To address the sleep problem of new parents Pampers researchers spent two years working with hundreds of families in a rural area of Northern China to develop a thin, low-cost, clothlike overnight diaper specifically for the Chinese market. The diaper, called "Cloth-like Dry-Dry," is now being sold in China and India. Parents typically buy one diaper at a time (each is equivalent in cost to the price of an egg) and only use the disposable at night, when everyone—including the baby—needs a good stretch of sleep.

Fama Francisco
, Pampers' general manager of global baby care innovations, showed the diaper to me and my fellow bloggers. It's impressively thin, yet sturdy. Pampers isn't selling the diaper in the U.S., in part out of concern that American consumers would reject it. Americans like thicker diapers, with reusable tabs, wetness indicators, cartoon characters, etc. Those features aren't available in the low-cost, plain white "Dry-Dry" diaper. I hope the company does try to market the simpler, smaller (hence it takes up less space and resources) diaper here. The blogger parents in our meeting said they would try it. Do we really need Elmo and Dora and wetness indicators on our diapers?
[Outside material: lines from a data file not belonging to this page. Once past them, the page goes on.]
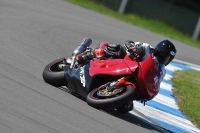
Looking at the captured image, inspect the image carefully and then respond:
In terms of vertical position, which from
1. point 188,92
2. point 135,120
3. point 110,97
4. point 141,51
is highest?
point 141,51

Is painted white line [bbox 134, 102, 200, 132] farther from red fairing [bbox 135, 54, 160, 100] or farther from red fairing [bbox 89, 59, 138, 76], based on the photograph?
red fairing [bbox 89, 59, 138, 76]

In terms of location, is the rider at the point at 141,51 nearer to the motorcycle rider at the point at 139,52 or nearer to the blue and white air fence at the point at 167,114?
the motorcycle rider at the point at 139,52

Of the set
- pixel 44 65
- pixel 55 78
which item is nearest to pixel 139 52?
pixel 55 78

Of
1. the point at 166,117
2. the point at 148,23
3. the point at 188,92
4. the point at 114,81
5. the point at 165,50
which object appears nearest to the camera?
the point at 114,81

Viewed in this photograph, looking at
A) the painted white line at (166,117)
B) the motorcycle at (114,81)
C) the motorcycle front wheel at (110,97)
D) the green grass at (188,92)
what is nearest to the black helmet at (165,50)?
the motorcycle at (114,81)

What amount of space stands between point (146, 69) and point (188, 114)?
9.01 feet

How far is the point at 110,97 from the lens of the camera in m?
8.34

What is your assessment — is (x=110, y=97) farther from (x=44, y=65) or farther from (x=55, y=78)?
(x=44, y=65)

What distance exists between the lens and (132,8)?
26703 millimetres

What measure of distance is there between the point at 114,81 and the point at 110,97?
271mm

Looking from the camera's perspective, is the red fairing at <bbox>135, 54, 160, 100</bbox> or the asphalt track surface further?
the red fairing at <bbox>135, 54, 160, 100</bbox>

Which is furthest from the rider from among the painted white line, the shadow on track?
the painted white line

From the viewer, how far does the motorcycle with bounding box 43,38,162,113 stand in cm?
828

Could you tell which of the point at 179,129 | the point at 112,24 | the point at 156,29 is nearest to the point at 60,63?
the point at 179,129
Speaking of diapers, we had several discussions at the event about the environmental impact of cloth vs. disposable diapers. In a nutshell, both have environmental impact, either on water systems (cloth) or adding to landfills (disposable), and both have significant pros and cons. In a way, the only way not to feel guilty about the consequences of your diapering choice is to do as many cultures do and not diaper, which means children just "go" where they go, and parents with good instincts and fast reflexes hold babies over toilets or pots at just the right moment.
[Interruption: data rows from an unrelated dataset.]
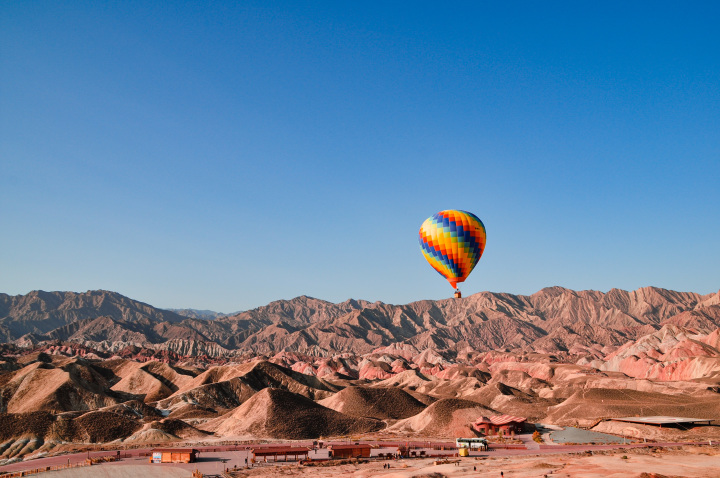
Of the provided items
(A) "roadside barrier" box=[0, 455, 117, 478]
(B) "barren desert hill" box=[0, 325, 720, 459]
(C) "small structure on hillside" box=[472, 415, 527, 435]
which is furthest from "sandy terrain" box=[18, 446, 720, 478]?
(B) "barren desert hill" box=[0, 325, 720, 459]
Well, that's enough potty talk for now. If you're still in diapers (so to speak) and want to learn more about the aforementioned outreach efforts—or get coupons and frequent buyer breaks for the Pampers brand—visit


Lucy said...

I'm glad Pampers does more than just sell diapers. We take pregnancy and childbirth for granted here, as if it's no big deal, but pregnancy and childbirth can be dangerous. I had three c-sections, due to my babies being turned the wrong way, my blood pressure, fetal distress, etc. I probably would have died in childbirth a hundred years ago, or if I were living in an undeveloped country. My kids probably wouldn't have made it either. Image 1 in 7 women dying in childbirth. That's unimaginable. It's also unimaginable that in your other post Matt's wife Liz died the way she did the day after giving birth to their daughter. So sad.
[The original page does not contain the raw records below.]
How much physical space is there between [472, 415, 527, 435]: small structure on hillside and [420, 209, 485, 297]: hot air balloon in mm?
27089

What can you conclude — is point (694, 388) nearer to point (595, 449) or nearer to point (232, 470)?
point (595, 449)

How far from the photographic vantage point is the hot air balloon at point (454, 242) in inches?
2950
On a lighter notes, those Chinese diapers sound interesting. We really do overdo it for our babies. They don't need Elmo and Dora and all the other things that are marketed at little kid.

Daniela said...

Are pampers dangerous for legs' structure?

Melissa said...

I haven't heard that, but during the Pampers tour we were shown how the thickness (i.e. bulk) of diapers has been reduced greatly since the introduction of disposable diapers four decades ago. So I'm guessing if it was problem for leg structure it was for past generations of babies (such as today's parents) than current babies.